Research in fluid mechanics, combustion, and engineering physics encompasses a broad spectrum of problems in aerodynamics, ocean-related flows, turbulence, reacting flows, multi-phase and particulate flow hydrodynamics. The research is relevant to a variety of engineering disciplines ranging from the design of airplanes and automobiles, to aerospace guidance and control, to the prediction of the global climate, to bio-fluid dynamics, to flow over magnetic tapes and disks, to industrial fluid mechanics.
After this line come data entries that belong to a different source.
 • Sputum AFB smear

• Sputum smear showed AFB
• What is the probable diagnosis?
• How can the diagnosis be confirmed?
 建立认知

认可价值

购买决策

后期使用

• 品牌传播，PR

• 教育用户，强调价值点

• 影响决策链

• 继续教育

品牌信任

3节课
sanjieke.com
Current research areas consist of a combination of experimental, theoretical, and computational programs addressing turbulent flows, the mechanics of two-phase flow, rheology of suspensions, laminar and turbulent combustion, the mechanics of drops and biological cells, flow in porous media, geophysical flows, propellant combustion, microgravity flows, chemical kinetics of combustion systems, vortex dynamics, flow instabilities, enviromental fluid mechanics. Research in the area of combustion is based at the Center for Energy and Combustion Research.
Collaborations with faculty at UC San Diego's Scripps Institution of Oceanography provide a unique environment for graduate students in the Program in Geophysical Fluid Dynamics. The laboratory research facilities consist of several wind tunnels and water channels equipped with modern, nonintrusive optical measurement techniques such as laser Doppler velocimeters, phase Doppler particle analyzes, laser diffraction particle size analyzers, laser-induced fluorescence imaging, and three-dimensional particle tracking. The computational research is carried out on state-of-the-art SUN, HP, and IBM workstations with direct access to the facilities of the San Diego Supercomputer Center.